De la plongée en terres ouvrières en raccourcis politiques

 

Adapté sur Les planches par Thomas Ostermeier en 2019, soit dix ans après sa parution, le fameux récit autobiographique et sociologique de Didier Eribon, Retour à Reims, dispose désormais, grâce à Jean -Gabriel Périot, d'un prolongement documentaire. Prenant pour fil conducteur l'histoire familiale de l'auteur, avec les propres mots de celui-ci, et à travers un choix d'archives percutantes, le réalisateur donne à voir et entendre l'usine, ses cadences infernales, la vie en HLM; les petits moments de bonheur, aussi, les traditions qui cimentent tout un monde, surtout. Le bal populaire est restitué dans son ambivalence : moment de détente en même temps que lieu d'une reproduction sociale enserrant l'horizon à l'insu des subjectivités. Le film met en exergue les logiques d'« auto-élimination » scolaire, quand «le choix des possibles est étroitement circonscrit par la position de classe », selon la formule ciselée d'Eribon.

Point d'angélisme ici, point de vision messianique qui viendrait travestir la réalité brute des injustices endurées au quotidien. Et c'est là tout l'intérêt de ces « fragments ». En revanche, une partie du discours, celle qui porte sur les traductions politiques de « l'identité de classe », charrie d'étranges raccourcis.

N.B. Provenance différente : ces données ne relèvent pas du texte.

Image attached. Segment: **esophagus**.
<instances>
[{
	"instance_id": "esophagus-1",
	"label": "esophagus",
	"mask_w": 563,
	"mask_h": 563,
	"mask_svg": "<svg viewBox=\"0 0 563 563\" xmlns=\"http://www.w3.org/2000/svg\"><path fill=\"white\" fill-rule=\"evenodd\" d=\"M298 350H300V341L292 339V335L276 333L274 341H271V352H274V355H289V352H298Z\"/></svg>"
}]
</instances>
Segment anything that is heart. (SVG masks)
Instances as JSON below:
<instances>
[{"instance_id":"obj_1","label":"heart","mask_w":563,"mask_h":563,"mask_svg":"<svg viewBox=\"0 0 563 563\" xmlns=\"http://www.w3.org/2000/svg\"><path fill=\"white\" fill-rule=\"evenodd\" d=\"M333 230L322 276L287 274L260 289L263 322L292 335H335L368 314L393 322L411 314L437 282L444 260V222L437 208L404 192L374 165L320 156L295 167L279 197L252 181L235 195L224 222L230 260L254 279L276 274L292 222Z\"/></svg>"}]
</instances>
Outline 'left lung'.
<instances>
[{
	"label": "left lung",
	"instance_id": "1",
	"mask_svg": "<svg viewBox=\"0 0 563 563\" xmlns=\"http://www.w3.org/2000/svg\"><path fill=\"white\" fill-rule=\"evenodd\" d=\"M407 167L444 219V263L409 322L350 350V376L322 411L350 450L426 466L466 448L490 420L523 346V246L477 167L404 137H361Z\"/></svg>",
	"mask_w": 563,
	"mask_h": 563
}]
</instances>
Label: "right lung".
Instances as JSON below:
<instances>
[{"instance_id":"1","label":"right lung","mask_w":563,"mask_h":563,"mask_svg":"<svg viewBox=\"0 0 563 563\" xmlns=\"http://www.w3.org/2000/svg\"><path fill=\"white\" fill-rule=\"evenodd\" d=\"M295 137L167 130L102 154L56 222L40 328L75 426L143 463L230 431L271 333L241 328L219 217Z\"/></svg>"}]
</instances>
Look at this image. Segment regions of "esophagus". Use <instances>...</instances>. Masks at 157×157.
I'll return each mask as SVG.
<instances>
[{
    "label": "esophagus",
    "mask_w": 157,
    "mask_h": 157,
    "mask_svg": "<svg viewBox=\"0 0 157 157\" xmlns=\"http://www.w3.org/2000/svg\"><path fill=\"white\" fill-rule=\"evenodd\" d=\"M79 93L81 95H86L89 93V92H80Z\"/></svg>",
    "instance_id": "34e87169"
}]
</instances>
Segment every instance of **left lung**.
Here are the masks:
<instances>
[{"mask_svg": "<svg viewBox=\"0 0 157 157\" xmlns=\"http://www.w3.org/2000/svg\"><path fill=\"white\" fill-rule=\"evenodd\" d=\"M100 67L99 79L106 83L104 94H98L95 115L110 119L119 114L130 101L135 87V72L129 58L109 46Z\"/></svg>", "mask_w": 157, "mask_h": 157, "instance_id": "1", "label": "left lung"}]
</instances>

Ainsi, il est asséné que le Front national, à partir des années 1980, dans le contexte des désillusions suscitées par la gauche au pouvoir, se serait tout bonnement substitué au PCF dans le rôle de représentant et défenseur de la classe ouvrière. Une analyse à l'emporte-pièce, qui ne semble pas prendre la mesure du caractère intrinsèquement populisme d'extrême droite. On notera par ailleurs que le film n'évoque jamais les communistes qu'au passé, comme c'est souvent le cas, aussi, dans les discours de la droite et du patronat prenant leur désir pour la réalité.